Friday, 17 May 2024

Babes in the Wood killer's ex-girlfriend found guilty of lying under oath

The former girlfriend of Babes in the Wood killer Russell Bishop has been found guilty of perjury and perverting the course of justice during his 1987 trial.

Jennifer Johnson, 55, was accused of having lied ‘prolifically’ and ‘significantly’ undermining the trial, which ended with Bishop being acquitted of murdering schoolgirls Karen Hadaway and Nicola Fellows.

The nine-year-olds were found sexually assaulted and strangled in a woodland den in Brighton in October 1986.

Jurors heard that Johnson from Brighton, first told police a blue sweatshirt found near the scene of the murders belonged to Bishop, but she later denied this in a witness statement and during the trial.

Senior Crown Prosecutor Libby Clark said Johnson’s decision to lie was a ‘nightmare’ for the prosecution at the time, and had a ‘fatal effect’ on the trial reaching justice.
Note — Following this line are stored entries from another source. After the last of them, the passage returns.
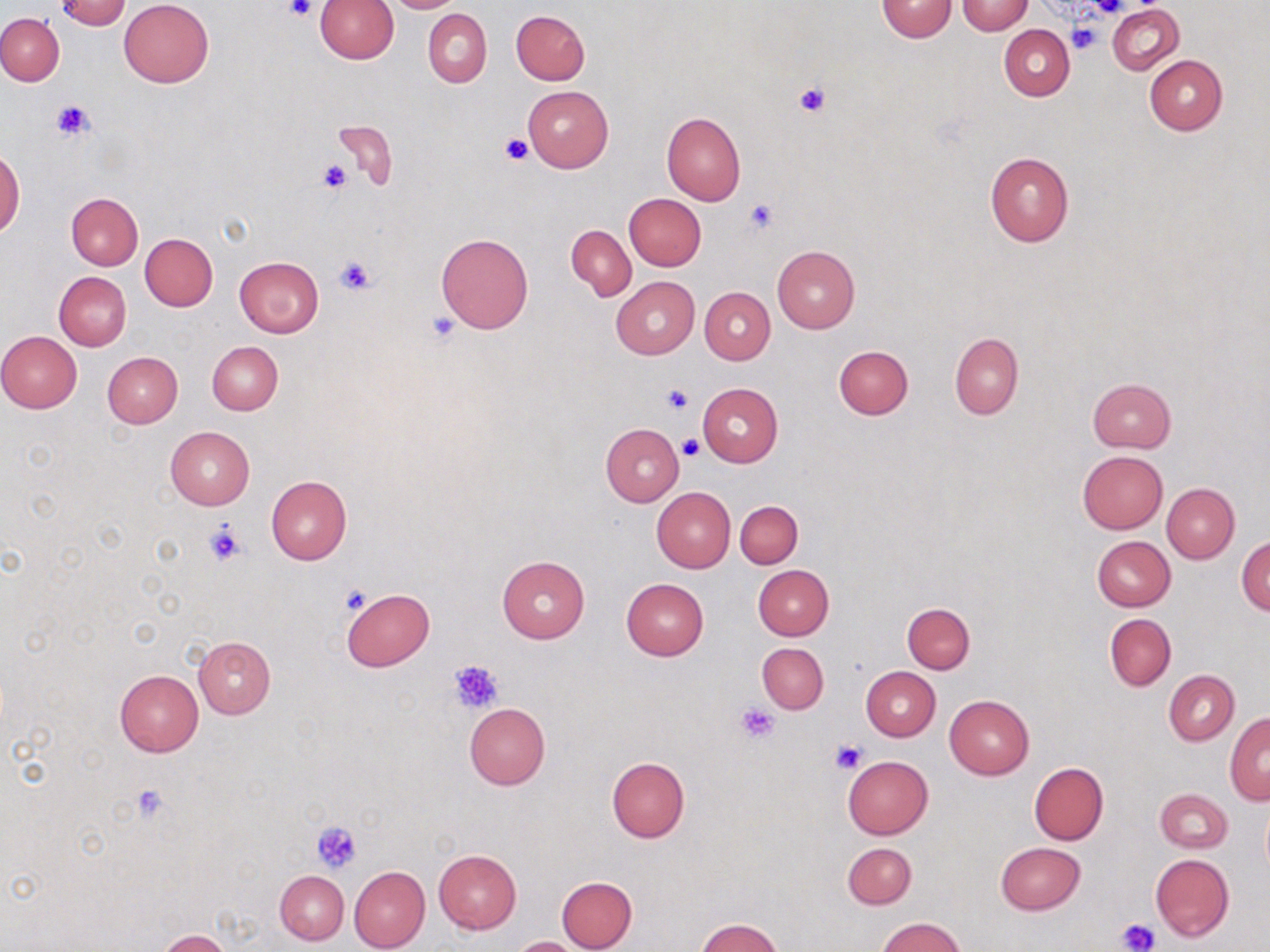
slide_level_diagnosis: no evidence of blood parasites
stain: May-Grünwald-Giemsa
field_of_view: single
uninfected_red_blood_cell_locations: 'approximate bounding boxes as (x1,y1)-(x2,y2) corner pairs in pixels: (55,0)-(132,30), (314,0)-(399,62), (386,0)-(463,12), (118,1)-(215,87), (877,1)-(956,41), (958,1)-(1034,34), (1108,3)-(1184,75), (423,9)-(492,87), (511,9)-(589,84), (0,14)-(65,86), (999,25)-(1075,100), (1145,55)-(1227,135), (523,86)-(613,173), (661,111)-(745,206), (333,122)-(396,188), (0,148)-(22,240), (985,152)-(1073,247), (67,193)-(143,270), (624,194)-(706,271), (566,226)-(636,300), (436,232)-(535,334), (140,233)-(218,310), (772,245)-(859,335), (234,256)-(325,338), (54,272)-(131,351), (610,277)-(699,359), (700,287)-(775,364), (0,331)-(82,413), (949,333)-(1024,419), (207,341)-(282,414), (834,345)-(913,419), (102,352)-(182,428), (1086,378)-(1175,453), (698,384)-(783,467), (600,424)-(683,505), (165,427)-(254,509), (1077,451)-(1168,535), (266,475)-(352,564), (1162,483)-(1240,564), (653,488)-(735,572), (735,501)-(802,567), (1091,536)-(1174,612), (1236,537)-(1270,616), (497,555)-(589,642), (752,564)-(834,641), (621,578)-(708,660), (341,588)-(434,671), (902,602)-(975,673), (1105,614)-(1175,691), (193,636)-(275,719), (757,643)-(828,713), (861,667)-(940,741), (114,669)-(203,756), (1164,670)-(1239,744), (944,694)-(1034,779), (464,703)-(550,789), (1225,713)-(1270,805), (842,755)-(933,840), (607,757)-(689,843), (1028,762)-(1108,845), (1155,788)-(1232,853), (1261,802)-(1270,877), (843,842)-(916,909), (995,842)-(1087,915), (434,849)-(521,934), (1151,854)-(1234,941), (348,865)-(430,952), (275,870)-(348,945), (556,876)-(638,952), (877,917)-(965,952), (695,918)-(785,952), (158,930)-(231,952), (509,936)-(585,952)'
modality: optical microscopy
preparation: thin blood smear
platelet_locations: 'approximate bounding boxes as (x1,y1)-(x2,y2) corner pairs in pixels: (284,0)-(317,22), (1084,0)-(1130,18), (1068,21)-(1102,55), (792,81)-(832,117), (50,99)-(96,143), (500,133)-(534,166), (317,159)-(354,194), (743,198)-(780,235), (334,256)-(375,295), (427,313)-(463,344), (661,385)-(695,415), (678,435)-(704,460), (203,521)-(248,567), (338,585)-(370,615), (449,659)-(504,714), (736,702)-(779,743), (832,740)-(866,773), (129,784)-(173,823), (312,821)-(361,872), (1117,918)-(1159,952)'
image_size: 1270×952 pixels
magnification: 1000x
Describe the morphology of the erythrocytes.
She continued: ‘There was some limited scientific evidence in terms of fibre transfers but the evidence that Jennifer Johnson gave was really crucial potentially to establishing that that sweatshirt belonged to Russell Bishop.’


Bishop’s not guilty verdicts caused devastation for the girls’ families, but there was ‘another terrible consequence’, the jury was told, as he went on to attack another girl in 1990.

He wasn’t convicted for killing Karen and Nicola until 2018, when he was jailed for life with a minimum term of 36 years.

Johnson had said she acted under duress more than 30 years ago and ‘had no choice’ but to lie during the trial. She also claimed she had felt ‘intimidated and frightened’ by Bishop’s family.

She was convicted by a jury on one count of perjury and one count of perverting the course of justice on Monday, and could now face prison time.

Mr Justice Fraser said Johnson was ‘infatuated’ with Bishop, but the relationship had been problematic. He went on: ‘Earlier in her evidence […] she said she was being treated like a murderer.

‘You must remember that the defendant does admit lying on oath in a crown court trial.’